*Extract*:
++++++

Shaowu Pan, Ph.D., assistant professor of mechanical, aerospace, and nuclear engineering at Rensselaer Polytechnic Institute (RPI), has recently received two prestigious awards recognizing his work to solve some of engineering’s most difficult challenges.  

This summer, Pan was awarded a Google Research Scholar Award to support the development of an artificial intelligence (AI) assistant that will make Computational Fluid Dynamics (CFD) faster, more accessible, and more productive for engineers worldwide. He also recently received funding from General Electric Vernova (GEV) through an award from the U.S. Department of Energy’s Advanced Research Projects Agency-Energy (ARPA-E) to advance hydrogen sensing and diagnostics to ensure the safe and economical operation of hydrogen energy infrastructure. Both honors highlight Pan’s commitment to tackling complex engineering problems with innovative solutions.

Building and configuring CFD simulations is notoriously time-consuming and complex, but Pan’s AI assistant is designed to streamline these tasks, significantly improving productivity while lowering the steep learning curve for newcomers. To measure progress, his team has also developed the first comprehensive benchmark for evaluating large language models (LLMs) on CFD tasks.

Pan was inspired to pursue this work after repeatedly facing the challenge of applying complex AI methods to equally complex engineering problems. “Much of my research is about finding ways to make very difficult tasks more manageable,” he said. “The AI assistant is one example of how we can design smarter tools to help engineers focus on discovery and innovation.”

++++++

*Excerpts from a dataset*:
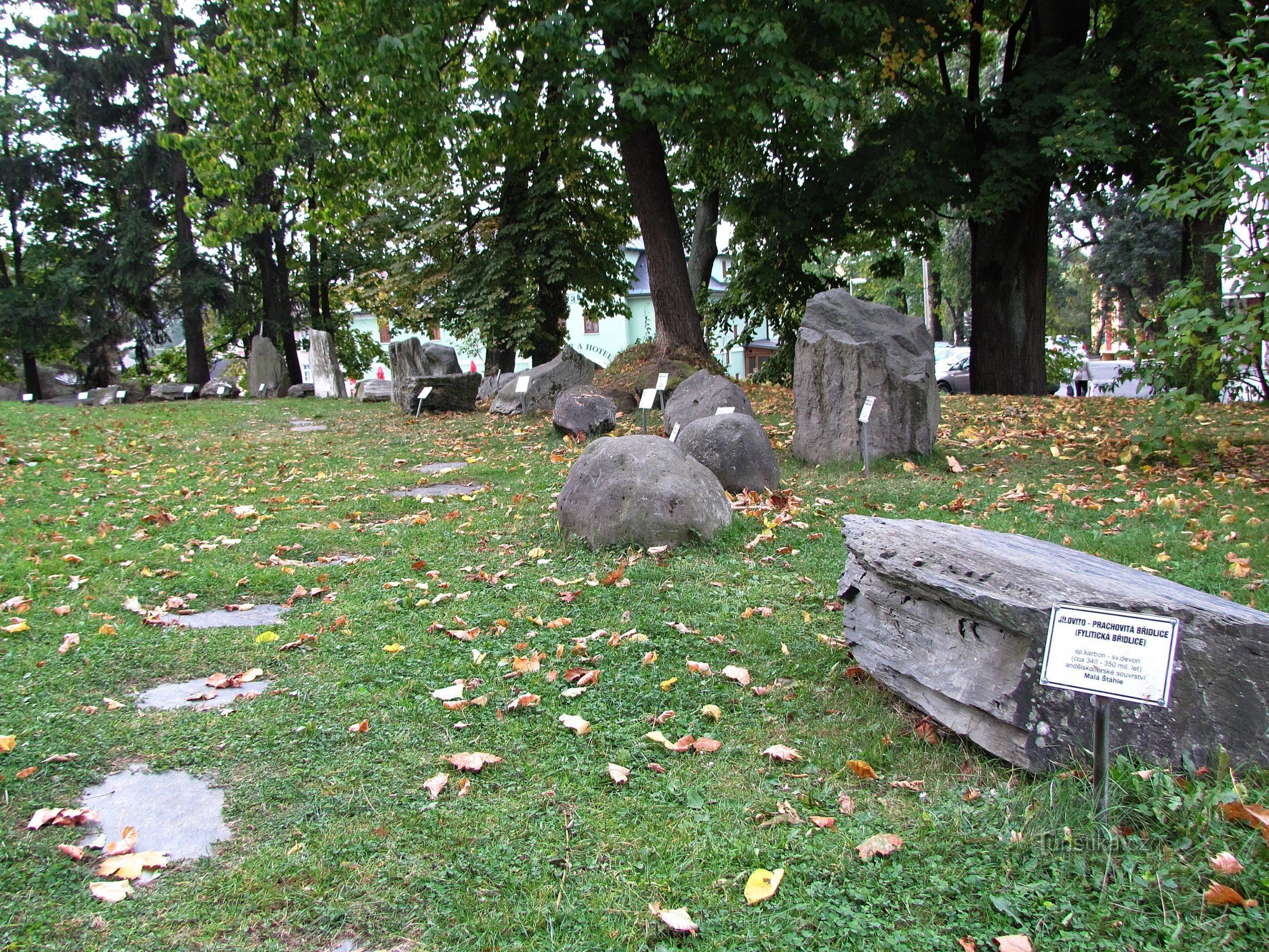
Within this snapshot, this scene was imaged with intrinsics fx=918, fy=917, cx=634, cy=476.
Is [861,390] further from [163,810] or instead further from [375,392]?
[375,392]

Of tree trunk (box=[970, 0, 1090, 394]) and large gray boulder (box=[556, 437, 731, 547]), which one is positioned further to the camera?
tree trunk (box=[970, 0, 1090, 394])

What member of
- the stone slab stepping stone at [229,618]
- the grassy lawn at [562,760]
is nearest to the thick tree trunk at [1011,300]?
the grassy lawn at [562,760]

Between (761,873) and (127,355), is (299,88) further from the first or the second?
(127,355)

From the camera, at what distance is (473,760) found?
3553 millimetres

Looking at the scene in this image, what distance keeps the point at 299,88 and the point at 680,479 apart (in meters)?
11.7

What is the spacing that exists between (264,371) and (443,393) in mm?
11453

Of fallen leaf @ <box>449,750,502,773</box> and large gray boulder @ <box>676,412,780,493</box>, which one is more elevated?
large gray boulder @ <box>676,412,780,493</box>

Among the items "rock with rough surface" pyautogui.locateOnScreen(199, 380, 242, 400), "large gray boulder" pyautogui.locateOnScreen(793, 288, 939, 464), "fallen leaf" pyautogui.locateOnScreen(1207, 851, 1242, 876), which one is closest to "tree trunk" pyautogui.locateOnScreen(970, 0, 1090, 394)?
"large gray boulder" pyautogui.locateOnScreen(793, 288, 939, 464)

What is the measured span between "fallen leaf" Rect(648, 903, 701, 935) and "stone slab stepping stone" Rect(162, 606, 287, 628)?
338 centimetres

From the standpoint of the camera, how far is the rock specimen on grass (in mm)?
12062

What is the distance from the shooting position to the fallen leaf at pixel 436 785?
3.35 m

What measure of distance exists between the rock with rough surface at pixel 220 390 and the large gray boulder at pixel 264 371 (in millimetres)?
716

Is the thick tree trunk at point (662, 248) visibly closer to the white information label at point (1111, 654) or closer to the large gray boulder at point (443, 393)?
the large gray boulder at point (443, 393)

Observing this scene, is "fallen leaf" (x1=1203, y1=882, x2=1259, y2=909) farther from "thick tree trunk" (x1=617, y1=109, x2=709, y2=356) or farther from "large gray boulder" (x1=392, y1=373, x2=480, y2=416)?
"large gray boulder" (x1=392, y1=373, x2=480, y2=416)
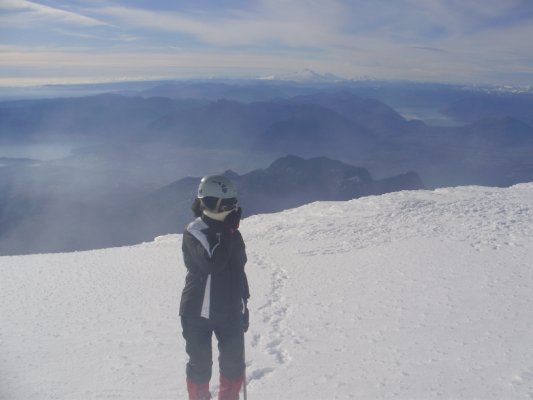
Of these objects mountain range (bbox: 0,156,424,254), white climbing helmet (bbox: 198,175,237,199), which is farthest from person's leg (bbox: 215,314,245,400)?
mountain range (bbox: 0,156,424,254)

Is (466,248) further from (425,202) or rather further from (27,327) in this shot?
(27,327)

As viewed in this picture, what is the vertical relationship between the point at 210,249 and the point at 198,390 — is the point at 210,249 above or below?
above

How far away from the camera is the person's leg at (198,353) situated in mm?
4352

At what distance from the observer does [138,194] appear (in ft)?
550

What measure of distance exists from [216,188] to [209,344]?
1.53 m

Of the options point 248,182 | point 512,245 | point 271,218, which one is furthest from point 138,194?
point 512,245

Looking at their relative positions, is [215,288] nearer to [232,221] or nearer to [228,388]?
[232,221]

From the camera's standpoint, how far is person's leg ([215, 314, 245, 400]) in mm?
4379

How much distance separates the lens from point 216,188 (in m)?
4.09

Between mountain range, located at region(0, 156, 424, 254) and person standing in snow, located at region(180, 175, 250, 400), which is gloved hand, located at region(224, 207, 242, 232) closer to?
person standing in snow, located at region(180, 175, 250, 400)

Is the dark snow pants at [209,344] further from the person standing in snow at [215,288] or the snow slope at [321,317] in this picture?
the snow slope at [321,317]

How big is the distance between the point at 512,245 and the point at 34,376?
1041cm

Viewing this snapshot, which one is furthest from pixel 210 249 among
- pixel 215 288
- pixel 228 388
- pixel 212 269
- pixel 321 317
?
pixel 321 317

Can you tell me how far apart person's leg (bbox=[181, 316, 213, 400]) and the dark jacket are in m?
0.12
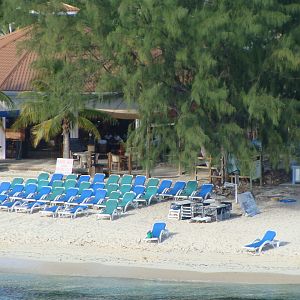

++++++

*Exercise A*: List each abbreviation that the article about Shaowu Pan's awards introduces in parentheses, together with the full term it stands for.
*Exercise B*: According to the article about Shaowu Pan's awards, what has his team developed to measure progress?
Rely solely on the article about Shaowu Pan's awards when answering.

*Solution A*:
RPI: Rensselaer Polytechnic Institute
AI: artificial intelligence
CFD: Computational Fluid Dynamics
GEV: General Electric Vernova
ARPA-E: Advanced Research Projects Agency-Energy
LLMs: large language models

*Solution B*: The first comprehensive benchmark for evaluating large language models on CFD tasks.